22. Номер журнала датирован 1922 годом, но судя по газетному анонсу, он вышел из печати не ранее второй декады января 1923 года.—«Руль», 1923, 28 января, с. 5.
23. П и л ь с к и й П. Кинематограф и его актер.—«Последние известия», Ревель, 1923, 13 мая, с. 2. См. также: [А н о н и м]. Книга о Чаплине.—«Сегодня», Рига, 1923, 29 апреля, с. 5.

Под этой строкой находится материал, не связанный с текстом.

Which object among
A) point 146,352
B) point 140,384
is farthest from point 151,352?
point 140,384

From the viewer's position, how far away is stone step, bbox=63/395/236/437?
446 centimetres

24. Л у р ь е В. Чаплин.—«Дни». Берлин, 1923, 15 апреля, с. 14.
25. Недатированное письмо В.Шкловского к М.Горькому (апрель 1923 года)—«De Visu», с. 38. Книгу не принял и другой берлинский оппонент Шкловского: «Применение того, что теперь принято называть формальным методом к кинематографу само по себе не вызывает возражений. Действительно теория этого рода искусства непременно должна заниматься “обнажением приемов” <...>. К сожалению, разбираемая книга лишний раз доказывает, что формальный метод <...> является опасным орудием в руках мало подготовленных исследователей. <...> Авторы, обнаруживая довольно легковесную эрудицию, слишком часто сбиваются на лирические отступления и бездоказательную сентенциозность».—«Русская книга за границей», Берлин, 1924, № 1, с. 17 (рец. Я.Б[лоха]). Ср. также с суждениями парижского полемиста: Б а з а н о в В. Плоскости экрана (К проблеме искусства кино—La Ruйe vers l’Or Чаплина).—«Кинотворчество», Париж, 1926, № 15–16 (без подп.).
26. Чарли Чаплин. Сборник статей под редакцией Виктора Шкловского. Л., Изд. «Атеней», 1925.
27. Взяв ее за образец формализма «в наиболее чистом виде», партийный проработчик, посетовав на то, что в свое время книга «Литература и кинематограф» пусть и в ограниченном количестве, но все же проникла в пределы СССР, обстоятельно разоблачил ее автора с «марксистской точки зрения», хотя к тому времени тот уже успел от нее отказаться.—Формализм в кинематографии. На докладе тов. Сутырина в ЛенАРРКе.—«Кино-фронт», Л., 1930, № 5, 26 января, с. 2–3.
28. См.: Ш к л о в с к и й В. За 60 лет. Работы о кино, с. 566.